Almost every professional guitar player in rock and roll seem to own a Les Paul. Neil Young has a really special one, called Old Black:
Cradled in a stand in front of the amps is the fuse for the dynamite, Young’s trademark ax – Old Black, a ’53 Gold Top Les Paul some knothead daubed with black paint eons ago. Old Black’s features include a Bigsby wang bar, which pulls strings and bends notes, and a Firebird pickup so sensitive you can talk through it. It’s a demonic instrument. “Old Black doesn’t sound like any other guitar,” said [Larry] Cragg [Young’s guitar technician], shaking his head.
For Cragg, Old Black is a nightmare. Young won’t permit the ancient frets to be changed, likes his strings old and used, and the Bigsby causes the guitar to go out of tune constantly. “At sound check, everything will work great. Neil picks up the guitar, and for some reason that’s when things go wrong” [p. 8 in Shakey, Jimmy McDonough’s Neil Young biography].
More about Old Black in McDonough’s Shakey:
Young came to [sit in on a gig with the Rockets, the earlier band of the members of Neil’s legendary back up band Crazy Horse] armed with the weapons that have become crucial elements of his rock and roll sound: Old Black, a 1953 Gibson Les Paul, plugged into a 1959 Fender Deluxe. The guitar came from Jim Messina, who found the instrument’s monstrous sound uncontrollable. “Neil’s the kind of guy that if there’s an old scraggly dog walkin’ down the street, he’d see somethin’ in that dog and take it home. That’s kind of like the Les Paul – I liked the way it looked, but it was just terrible. It sounded like hell.

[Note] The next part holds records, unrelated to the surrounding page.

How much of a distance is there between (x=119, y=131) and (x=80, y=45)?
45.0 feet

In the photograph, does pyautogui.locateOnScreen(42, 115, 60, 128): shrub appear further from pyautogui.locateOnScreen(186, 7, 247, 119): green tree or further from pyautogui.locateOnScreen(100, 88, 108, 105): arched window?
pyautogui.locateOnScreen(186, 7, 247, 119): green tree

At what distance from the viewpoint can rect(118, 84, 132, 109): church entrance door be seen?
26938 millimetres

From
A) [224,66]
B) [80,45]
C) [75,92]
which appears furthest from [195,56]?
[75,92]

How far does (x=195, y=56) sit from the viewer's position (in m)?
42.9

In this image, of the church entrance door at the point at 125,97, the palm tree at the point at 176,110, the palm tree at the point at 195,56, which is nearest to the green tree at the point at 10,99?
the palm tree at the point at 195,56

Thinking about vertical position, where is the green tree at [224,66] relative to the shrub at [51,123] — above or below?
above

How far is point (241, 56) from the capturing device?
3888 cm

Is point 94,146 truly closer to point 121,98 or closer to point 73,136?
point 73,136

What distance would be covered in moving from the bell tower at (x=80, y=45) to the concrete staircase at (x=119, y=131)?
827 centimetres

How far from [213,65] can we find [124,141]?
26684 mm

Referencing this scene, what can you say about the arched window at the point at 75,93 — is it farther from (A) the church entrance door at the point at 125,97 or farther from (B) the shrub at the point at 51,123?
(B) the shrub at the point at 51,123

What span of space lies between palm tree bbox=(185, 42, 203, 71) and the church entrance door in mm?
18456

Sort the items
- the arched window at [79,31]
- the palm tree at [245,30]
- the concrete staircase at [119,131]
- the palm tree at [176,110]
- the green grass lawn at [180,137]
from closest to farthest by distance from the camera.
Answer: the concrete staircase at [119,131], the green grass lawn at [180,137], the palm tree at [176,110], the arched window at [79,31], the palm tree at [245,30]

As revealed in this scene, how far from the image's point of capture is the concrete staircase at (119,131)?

Neil loved it,” said Messina.
Young bought the Deluxe for approximately fifty bucks in 1967. As Young told writer Jas Obrecht, he “took it home, plugged in this Gretsch guitar and immediately the entire room started to vibrate….I went, ‘Holy shit!’ I turned it halfway down before it stopped feeding back.” The Les Paul/Deluxe combo, which remains the cornerstone of his sound, would make its thunderous debut in Young’s music on his very first record with Crazy Horse, Everybody Knows This Is Nowhere [p. 298].